*** Document section
When I work on a horse, I’m looking at the entire horse:

  • How the horse moves - are there any visible restrictions to movement
  • How balanced are the muscles
  • What does the muscular development look like
  • How is the horse’s overall appearance such as condition of the coat and hoof care

My goal is to help the horse feel better, improve performance, help prevent injuries and help facilitate the healing of injuries. The horse’s wellbeing is my utmost priority


In my scope of practice, I use the following modalities to help the equine athlete achieve physiological balance and peak performance.

Neuromuscular re-education works to restore balance and functionality to muscles, tendons, connective tissue, fascia. When there is an injury or an “incident” (think of silly ponies playing in the pasture), the body has inflammatory response by laying down adhesions. These injuries can be virtually imperceptible and so minor that we dismiss it almost immediately. These areas can be quite small, but these adhesions pull the body out of balance. We don’t always feel the adaptions their bodies make to allow them to continue to perform the “job”.
******
• Assignment:
Return the passage of the equine bodywork text from "When I work" to "and peak performance.", copied word for word.
*** Data segment
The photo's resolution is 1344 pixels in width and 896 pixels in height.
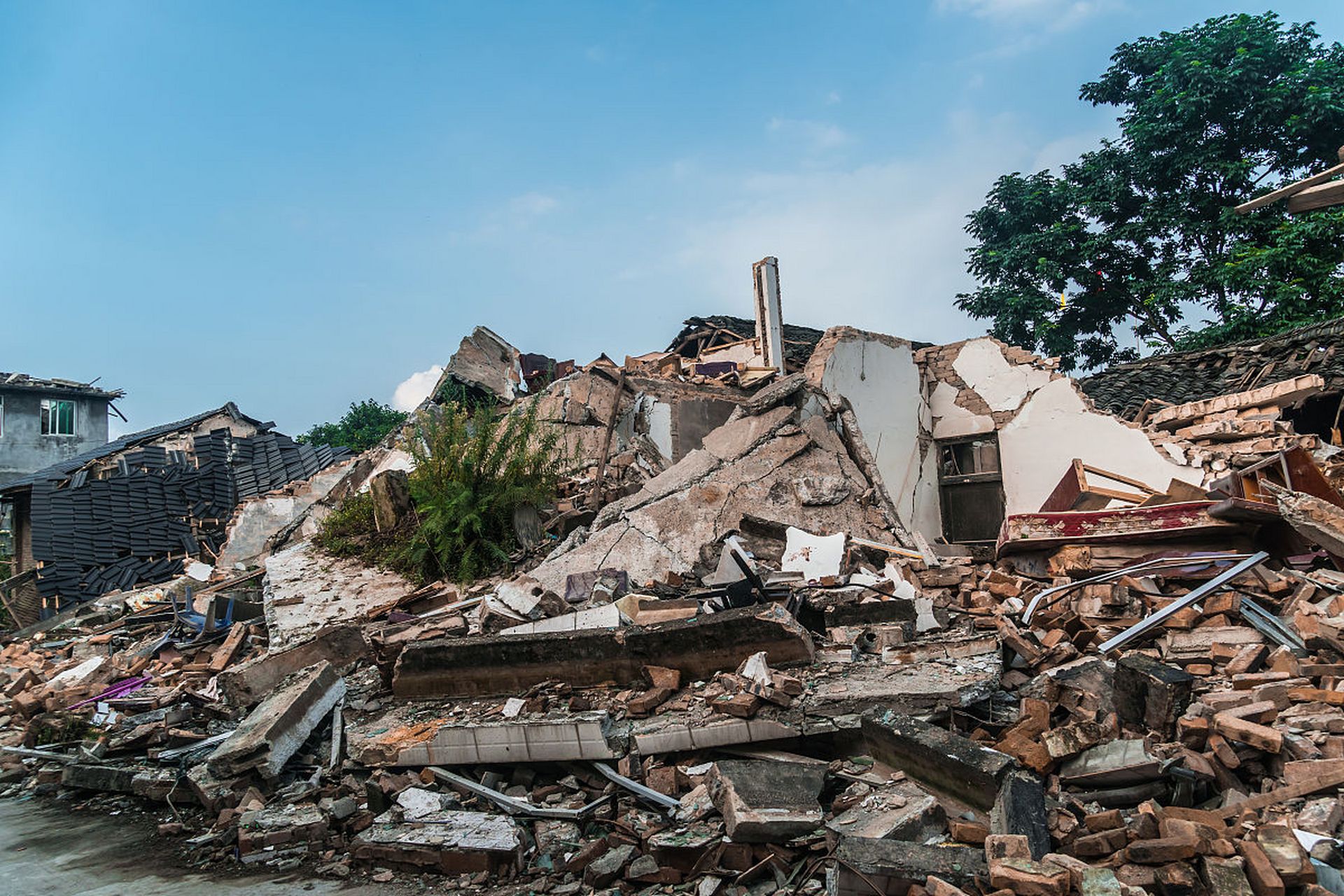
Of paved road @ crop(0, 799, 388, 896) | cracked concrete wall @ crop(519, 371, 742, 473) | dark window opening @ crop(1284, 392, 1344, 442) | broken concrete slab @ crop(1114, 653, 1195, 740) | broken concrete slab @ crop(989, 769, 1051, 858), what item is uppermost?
cracked concrete wall @ crop(519, 371, 742, 473)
******
• Response area:
When I work on a horse, I’m looking at the entire horse:

  • How the horse moves - are there any visible restrictions to movement
  • How balanced are the muscles
  • What does the muscular development look like
  • How is the horse’s overall appearance such as condition of the coat and hoof care

My goal is to help the horse feel better, improve performance, help prevent injuries and help facilitate the healing of injuries. The horse’s wellbeing is my utmost priority


In my scope of practice, I use the following modalities to help the equine athlete achieve physiological balance and peak performance.